Try it >> The records below must be duplicated exactly, character for character.

Records for this task >>
+ + +

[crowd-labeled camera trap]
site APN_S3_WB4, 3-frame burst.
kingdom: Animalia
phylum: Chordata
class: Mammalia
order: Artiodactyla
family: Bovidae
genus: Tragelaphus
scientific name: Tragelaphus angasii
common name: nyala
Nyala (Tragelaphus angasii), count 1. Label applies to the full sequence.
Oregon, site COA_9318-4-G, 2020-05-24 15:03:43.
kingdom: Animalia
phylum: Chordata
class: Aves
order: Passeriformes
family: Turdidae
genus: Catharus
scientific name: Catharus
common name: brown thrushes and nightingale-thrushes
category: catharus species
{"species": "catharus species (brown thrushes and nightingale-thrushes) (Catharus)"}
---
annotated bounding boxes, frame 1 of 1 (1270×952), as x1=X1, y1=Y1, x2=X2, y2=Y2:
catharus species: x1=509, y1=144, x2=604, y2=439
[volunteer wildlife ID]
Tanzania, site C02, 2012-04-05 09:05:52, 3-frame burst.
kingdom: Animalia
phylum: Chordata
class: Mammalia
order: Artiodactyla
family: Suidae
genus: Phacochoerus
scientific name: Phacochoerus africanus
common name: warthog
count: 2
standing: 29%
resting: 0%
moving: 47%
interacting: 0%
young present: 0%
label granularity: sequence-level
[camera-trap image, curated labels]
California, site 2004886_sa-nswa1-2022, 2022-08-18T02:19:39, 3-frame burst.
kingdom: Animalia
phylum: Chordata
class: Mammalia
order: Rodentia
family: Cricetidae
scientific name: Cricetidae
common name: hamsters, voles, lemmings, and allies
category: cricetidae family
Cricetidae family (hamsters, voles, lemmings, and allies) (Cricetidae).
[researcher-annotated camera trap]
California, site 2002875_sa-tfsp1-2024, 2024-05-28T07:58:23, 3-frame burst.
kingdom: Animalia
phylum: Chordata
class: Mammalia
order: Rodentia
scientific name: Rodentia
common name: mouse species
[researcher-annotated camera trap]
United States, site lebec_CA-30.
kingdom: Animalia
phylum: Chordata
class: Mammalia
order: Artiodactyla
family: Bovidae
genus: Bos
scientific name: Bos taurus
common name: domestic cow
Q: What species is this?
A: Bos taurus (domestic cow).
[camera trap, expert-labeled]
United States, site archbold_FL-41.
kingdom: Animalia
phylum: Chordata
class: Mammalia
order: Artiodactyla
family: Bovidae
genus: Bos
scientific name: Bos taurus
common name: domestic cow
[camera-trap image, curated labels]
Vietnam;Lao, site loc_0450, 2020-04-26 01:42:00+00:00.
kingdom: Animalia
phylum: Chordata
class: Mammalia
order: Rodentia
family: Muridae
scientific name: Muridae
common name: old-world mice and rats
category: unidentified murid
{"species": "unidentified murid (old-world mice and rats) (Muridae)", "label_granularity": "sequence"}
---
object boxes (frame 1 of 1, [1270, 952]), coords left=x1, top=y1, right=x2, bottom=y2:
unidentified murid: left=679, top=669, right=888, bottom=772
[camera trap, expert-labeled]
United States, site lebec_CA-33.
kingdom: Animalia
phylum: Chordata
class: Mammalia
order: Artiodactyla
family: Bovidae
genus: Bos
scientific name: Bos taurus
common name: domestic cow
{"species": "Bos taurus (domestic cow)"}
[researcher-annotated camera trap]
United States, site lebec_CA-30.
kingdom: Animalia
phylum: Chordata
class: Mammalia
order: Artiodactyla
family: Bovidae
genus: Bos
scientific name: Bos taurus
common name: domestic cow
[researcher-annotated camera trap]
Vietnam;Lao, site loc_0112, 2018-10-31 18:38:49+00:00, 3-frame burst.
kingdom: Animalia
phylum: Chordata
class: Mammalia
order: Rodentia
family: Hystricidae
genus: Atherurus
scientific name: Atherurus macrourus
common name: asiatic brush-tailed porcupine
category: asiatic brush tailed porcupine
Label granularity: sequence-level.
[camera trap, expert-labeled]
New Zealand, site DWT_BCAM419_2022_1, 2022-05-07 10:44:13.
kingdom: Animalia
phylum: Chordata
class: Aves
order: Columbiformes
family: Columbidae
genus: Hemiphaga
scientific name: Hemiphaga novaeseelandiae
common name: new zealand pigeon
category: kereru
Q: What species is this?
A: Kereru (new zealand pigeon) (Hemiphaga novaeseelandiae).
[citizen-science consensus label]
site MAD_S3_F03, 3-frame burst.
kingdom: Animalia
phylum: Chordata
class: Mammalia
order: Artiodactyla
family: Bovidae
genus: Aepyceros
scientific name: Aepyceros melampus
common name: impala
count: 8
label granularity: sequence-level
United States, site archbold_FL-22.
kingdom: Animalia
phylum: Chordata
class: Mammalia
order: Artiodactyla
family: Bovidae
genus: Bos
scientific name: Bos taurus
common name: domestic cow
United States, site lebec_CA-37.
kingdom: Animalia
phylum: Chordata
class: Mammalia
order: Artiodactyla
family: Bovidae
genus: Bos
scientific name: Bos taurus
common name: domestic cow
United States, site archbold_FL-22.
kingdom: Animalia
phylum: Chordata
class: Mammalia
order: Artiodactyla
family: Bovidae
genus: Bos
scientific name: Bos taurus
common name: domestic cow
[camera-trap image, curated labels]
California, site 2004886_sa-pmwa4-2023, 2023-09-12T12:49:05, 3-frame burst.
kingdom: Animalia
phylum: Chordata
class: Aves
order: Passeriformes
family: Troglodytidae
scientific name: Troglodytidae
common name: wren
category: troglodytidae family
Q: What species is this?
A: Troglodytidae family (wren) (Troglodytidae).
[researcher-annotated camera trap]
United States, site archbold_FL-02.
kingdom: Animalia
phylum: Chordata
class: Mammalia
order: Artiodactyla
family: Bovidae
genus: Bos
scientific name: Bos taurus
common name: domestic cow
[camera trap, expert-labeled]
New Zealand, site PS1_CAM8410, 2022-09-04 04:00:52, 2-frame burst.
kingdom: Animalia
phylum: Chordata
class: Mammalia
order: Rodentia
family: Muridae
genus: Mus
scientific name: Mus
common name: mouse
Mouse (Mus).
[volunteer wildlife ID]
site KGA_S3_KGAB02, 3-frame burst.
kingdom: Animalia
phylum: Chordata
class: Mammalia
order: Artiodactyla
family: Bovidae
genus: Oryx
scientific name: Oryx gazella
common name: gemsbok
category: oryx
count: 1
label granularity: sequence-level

+ + +

Solution to this problem >>
[crowd-labeled camera trap]
site APN_S3_WB4, 3-frame burst.
kingdom: Animalia
phylum: Chordata
class: Mammalia
order: Artiodactyla
family: Bovidae
genus: Tragelaphus
scientific name: Tragelaphus angasii
common name: nyala
Nyala (Tragelaphus angasii), count 1. Label applies to the full sequence.
Oregon, site COA_9318-4-G, 2020-05-24 15:03:43.
kingdom: Animalia
phylum: Chordata
class: Aves
order: Passeriformes
family: Turdidae
genus: Catharus
scientific name: Catharus
common name: brown thrushes and nightingale-thrushes
category: catharus species
{"species": "catharus species (brown thrushes and nightingale-thrushes) (Catharus)"}
---
annotated bounding boxes, frame 1 of 1 (1270×952), as x1=X1, y1=Y1, x2=X2, y2=Y2:
catharus species: x1=509, y1=144, x2=604, y2=439
[volunteer wildlife ID]
Tanzania, site C02, 2012-04-05 09:05:52, 3-frame burst.
kingdom: Animalia
phylum: Chordata
class: Mammalia
order: Artiodactyla
family: Suidae
genus: Phacochoerus
scientific name: Phacochoerus africanus
common name: warthog
count: 2
standing: 29%
resting: 0%
moving: 47%
interacting: 0%
young present: 0%
label granularity: sequence-level
[camera-trap image, curated labels]
California, site 2004886_sa-nswa1-2022, 2022-08-18T02:19:39, 3-frame burst.
kingdom: Animalia
phylum: Chordata
class: Mammalia
order: Rodentia
family: Cricetidae
scientific name: Cricetidae
common name: hamsters, voles, lemmings, and allies
category: cricetidae family
Cricetidae family (hamsters, voles, lemmings, and allies) (Cricetidae).
[researcher-annotated camera trap]
California, site 2002875_sa-tfsp1-2024, 2024-05-28T07:58:23, 3-frame burst.
kingdom: Animalia
phylum: Chordata
class: Mammalia
order: Rodentia
scientific name: Rodentia
common name: mouse species
[researcher-annotated camera trap]
United States, site lebec_CA-30.
kingdom: Animalia
phylum: Chordata
class: Mammalia
order: Artiodactyla
family: Bovidae
genus: Bos
scientific name: Bos taurus
common name: domestic cow
Q: What species is this?
A: Bos taurus (domestic cow).
[camera trap, expert-labeled]
United States, site archbold_FL-41.
kingdom: Animalia
phylum: Chordata
class: Mammalia
order: Artiodactyla
family: Bovidae
genus: Bos
scientific name: Bos taurus
common name: domestic cow
[camera-trap image, curated labels]
Vietnam;Lao, site loc_0450, 2020-04-26 01:42:00+00:00.
kingdom: Animalia
phylum: Chordata
class: Mammalia
order: Rodentia
family: Muridae
scientific name: Muridae
common name: old-world mice and rats
category: unidentified murid
{"species": "unidentified murid (old-world mice and rats) (Muridae)", "label_granularity": "sequence"}
---
object boxes (frame 1 of 1, [1270, 952]), coords left=x1, top=y1, right=x2, bottom=y2:
unidentified murid: left=679, top=669, right=888, bottom=772
[camera trap, expert-labeled]
United States, site lebec_CA-33.
kingdom: Animalia
phylum: Chordata
class: Mammalia
order: Artiodactyla
family: Bovidae
genus: Bos
scientific name: Bos taurus
common name: domestic cow
{"species": "Bos taurus (domestic cow)"}
[researcher-annotated camera trap]
United States, site lebec_CA-30.
kingdom: Animalia
phylum: Chordata
class: Mammalia
order: Artiodactyla
family: Bovidae
genus: Bos
scientific name: Bos taurus
common name: domestic cow
[researcher-annotated camera trap]
Vietnam;Lao, site loc_0112, 2018-10-31 18:38:49+00:00, 3-frame burst.
kingdom: Animalia
phylum: Chordata
class: Mammalia
order: Rodentia
family: Hystricidae
genus: Atherurus
scientific name: Atherurus macrourus
common name: asiatic brush-tailed porcupine
category: asiatic brush tailed porcupine
Label granularity: sequence-level.
[camera trap, expert-labeled]
New Zealand, site DWT_BCAM419_2022_1, 2022-05-07 10:44:13.
kingdom: Animalia
phylum: Chordata
class: Aves
order: Columbiformes
family: Columbidae
genus: Hemiphaga
scientific name: Hemiphaga novaeseelandiae
common name: new zealand pigeon
category: kereru
Q: What species is this?
A: Kereru (new zealand pigeon) (Hemiphaga novaeseelandiae).
[citizen-science consensus label]
site MAD_S3_F03, 3-frame burst.
kingdom: Animalia
phylum: Chordata
class: Mammalia
order: Artiodactyla
family: Bovidae
genus: Aepyceros
scientific name: Aepyceros melampus
common name: impala
count: 8
label granularity: sequence-level
United States, site archbold_FL-22.
kingdom: Animalia
phylum: Chordata
class: Mammalia
order: Artiodactyla
family: Bovidae
genus: Bos
scientific name: Bos taurus
common name: domestic cow
United States, site lebec_CA-37.
kingdom: Animalia
phylum: Chordata
class: Mammalia
order: Artiodactyla
family: Bovidae
genus: Bos
scientific name: Bos taurus
common name: domestic cow
United States, site archbold_FL-22.
kingdom: Animalia
phylum: Chordata
class: Mammalia
order: Artiodactyla
family: Bovidae
genus: Bos
scientific name: Bos taurus
common name: domestic cow
[camera-trap image, curated labels]
California, site 2004886_sa-pmwa4-2023, 2023-09-12T12:49:05, 3-frame burst.
kingdom: Animalia
phylum: Chordata
class: Aves
order: Passeriformes
family: Troglodytidae
scientific name: Troglodytidae
common name: wren
category: troglodytidae family
Q: What species is this?
A: Troglodytidae family (wren) (Troglodytidae).
[researcher-annotated camera trap]
United States, site archbold_FL-02.
kingdom: Animalia
phylum: Chordata
class: Mammalia
order: Artiodactyla
family: Bovidae
genus: Bos
scientific name: Bos taurus
common name: domestic cow
[camera trap, expert-labeled]
New Zealand, site PS1_CAM8410, 2022-09-04 04:00:52, 2-frame burst.
kingdom: Animalia
phylum: Chordata
class: Mammalia
order: Rodentia
family: Muridae
genus: Mus
scientific name: Mus
common name: mouse
Mouse (Mus).
[volunteer wildlife ID]
site KGA_S3_KGAB02, 3-frame burst.
kingdom: Animalia
phylum: Chordata
class: Mammalia
order: Artiodactyla
family: Bovidae
genus: Oryx
scientific name: Oryx gazella
common name: gemsbok
category: oryx
count: 1
label granularity: sequence-level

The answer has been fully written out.